Die eine Frage, die alles trennt
Es gibt in Europa genau zwei Schubladen für eine Heilpflanze, und der Unterschied zwischen ihnen ist der ganze Artikel.
Well-established use — auf Deutsch etwa „medizinisch anerkannte Anwendung". Es gibt genug wissenschaftliche Daten aus mindestens zehn Jahren, dass eine Behörde die Wirkung als belegt einstuft.
Traditional use — „traditionelle Anwendung". Die Pflanze wird seit mindestens dreißig Jahren so verwendet, davon fünfzehn in der EU, und sie hat dabei niemanden umgebracht. Über die Wirksamkeit sagt diese Einstufung nichts. Sie sagt: lange in Gebrauch, nicht widerlegt, nicht geprüft.
Fast alles, was im Reformhaus steht, ist Kategorie zwei. Und fast jeder Text im Netz behandelt beide Kategorien gleich.
Drei von zweiundfünfzig
In unserem Katalog tragen nach dieser Prüfung genau drei Pflanzen eine anerkannte Anwendung. Keine davon ist ein Aphrodisiakum.

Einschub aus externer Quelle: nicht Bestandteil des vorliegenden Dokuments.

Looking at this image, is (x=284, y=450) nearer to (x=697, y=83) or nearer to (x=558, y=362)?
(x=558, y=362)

Johanniskraut — bei leichten bis mittelschweren depressiven Episoden. Nicht bei schweren; da reichen die Daten ausdrücklich nicht. Und das Rotöl auf der Haut, das jeder kennt, steht in derselben Monographie nur als traditionelles Mittel.
Mönchspfeffer — bei prämenstruellem Syndrom. Mit zwei Einschränkungen, die selten jemand mitliefert: Die Anerkennung gilt nur für einen genau definierten Trockenextrakt, zwanzig Milligramm täglich. Tee und Tinktur stehen in derselben Monographie als traditionell. Und der Wirkmechanismus ist offen — ausgerechnet die Prolaktin-Erklärung, die in jedem zweiten Text steht, hält die Behörde für nicht schlüssig nachgewiesen.
Traubensilberkerze — bei Hitzewallungen und starkem Schwitzen, gestützt auf rund zwanzig Studien mit über 6000 Teilnehmerinnen. Woraufhin es interessant wird: Ein Cochrane-Überblick sah dieselbe Frage 2012 deutlich strenger und fand bei 16 Studien und 2027 Frauen keinen signifikanten Unterschied zu Placebo. Beides steht nebeneinander. Wir haben beides in den Text geschrieben, weil eine eindeutige Antwort schlicht nicht existiert.
Was auffällt: Alle drei wirken auf Stimmung, Zyklus oder Hitzewallungen. Keine einzige anerkannte Anwendung in Europa lautet „steigert das Verlangen".
Die berühmten Vier, die beim Nachlesen zusammenfallen
Das sind die Pflanzen, deren Ruf die größte Fallhöhe hat.
Ginseng
Die Wurzel, die aussieht wie ein kleiner Mensch, und die Vergleiche mit blauen Tabletten anzieht wie kaum eine andere. Der Cochrane-Überblick von 2021 fasst neun randomisierte Studien mit 587 Männern zusammen und beschreibt den Unterschied zu Placebo mit einem einzigen Wort: trivial. Bei niedriger Vertrauenswürdigkeit der Evidenz.
Und die europäische Monographie kennt für Ginseng ohnehin nur Müdigkeit und Schwächezustände. Libido und Potenz kommen darin gar nicht vor.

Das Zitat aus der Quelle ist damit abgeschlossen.